### DATASET EXCERPTS
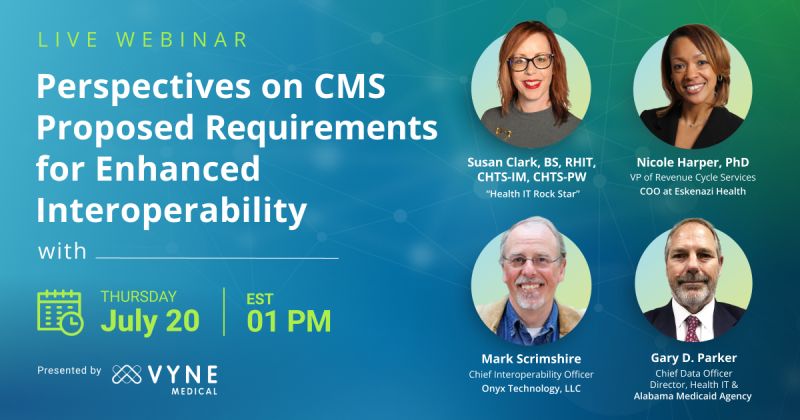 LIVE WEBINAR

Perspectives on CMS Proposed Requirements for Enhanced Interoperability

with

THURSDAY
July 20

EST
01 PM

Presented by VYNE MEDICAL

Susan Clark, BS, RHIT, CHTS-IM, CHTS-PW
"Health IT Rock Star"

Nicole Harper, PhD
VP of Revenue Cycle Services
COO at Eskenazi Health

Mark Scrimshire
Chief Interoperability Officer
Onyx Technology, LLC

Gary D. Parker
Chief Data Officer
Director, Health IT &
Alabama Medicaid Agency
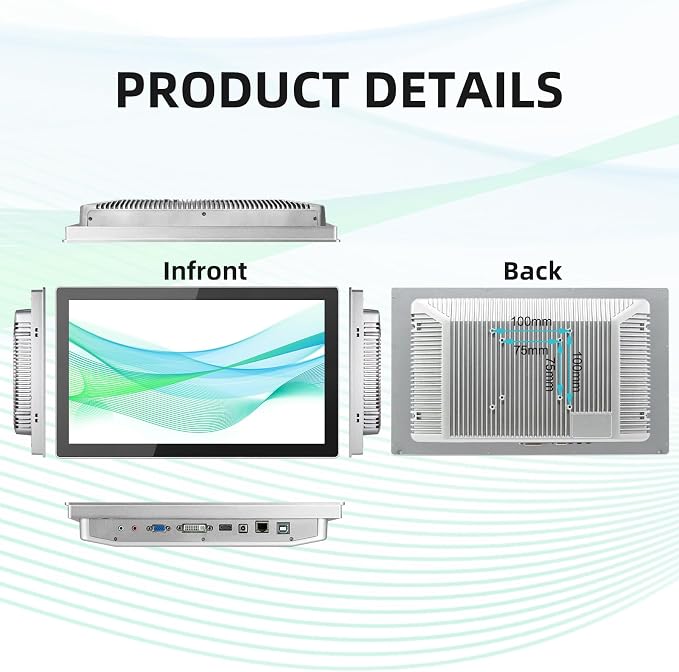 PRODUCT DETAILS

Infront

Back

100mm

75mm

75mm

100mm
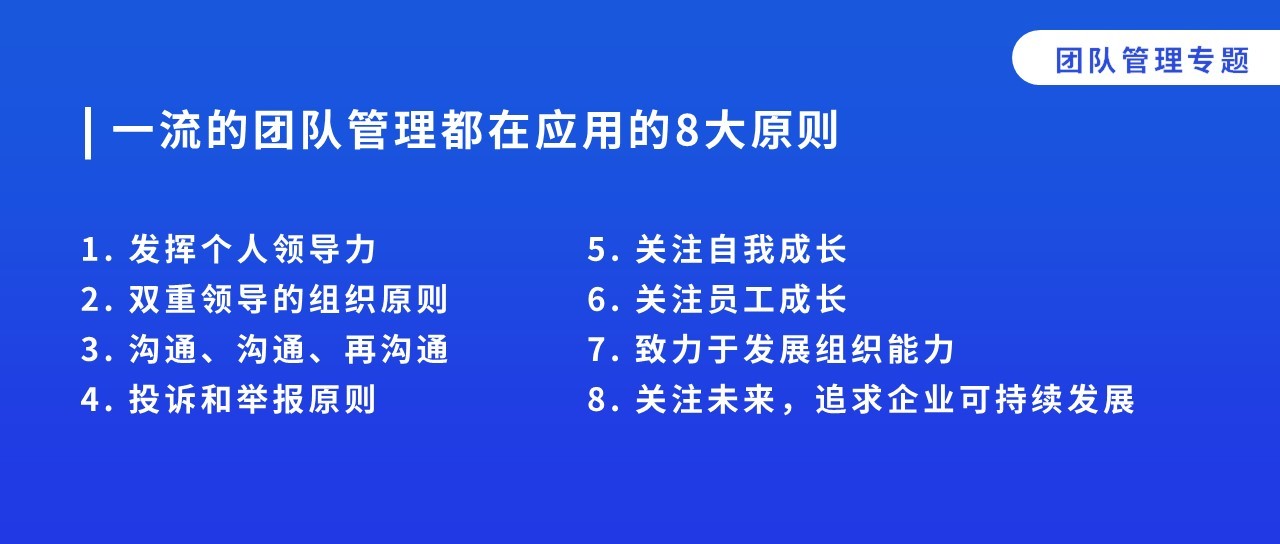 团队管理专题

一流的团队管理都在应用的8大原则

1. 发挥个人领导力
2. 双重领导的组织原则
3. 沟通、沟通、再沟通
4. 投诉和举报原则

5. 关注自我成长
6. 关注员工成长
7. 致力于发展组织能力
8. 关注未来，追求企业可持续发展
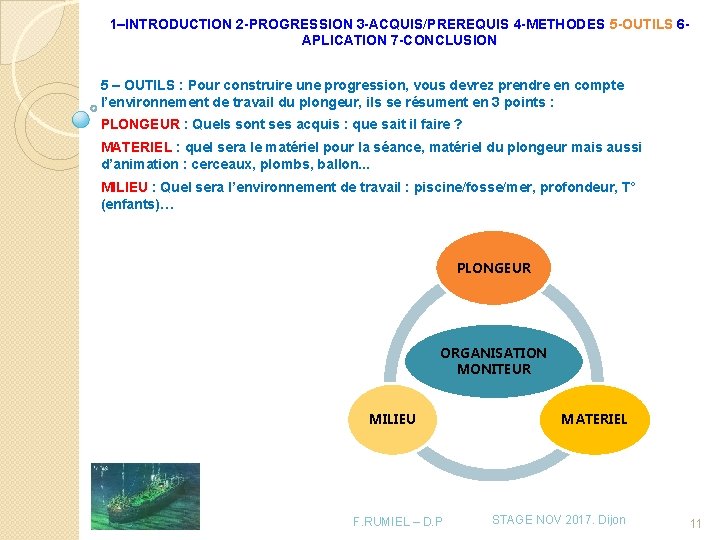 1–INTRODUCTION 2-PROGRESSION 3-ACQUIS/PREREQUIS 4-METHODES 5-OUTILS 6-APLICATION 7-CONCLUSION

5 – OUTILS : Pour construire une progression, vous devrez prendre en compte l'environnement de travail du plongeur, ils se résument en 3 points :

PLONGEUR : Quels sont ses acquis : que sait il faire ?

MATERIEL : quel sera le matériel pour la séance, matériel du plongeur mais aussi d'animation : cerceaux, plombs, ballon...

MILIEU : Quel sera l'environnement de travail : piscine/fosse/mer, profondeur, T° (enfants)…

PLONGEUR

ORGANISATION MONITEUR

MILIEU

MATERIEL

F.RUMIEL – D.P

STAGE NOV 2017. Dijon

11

### EXERCISE GOAL
From the entries above, pull out each line that includes "MATERIEL".

### TASK SOLUTION
MATERIEL : quel sera le matériel pour la séance, matériel du plongeur mais aussi d'animation : cerceaux, plombs, ballon...
MATERIEL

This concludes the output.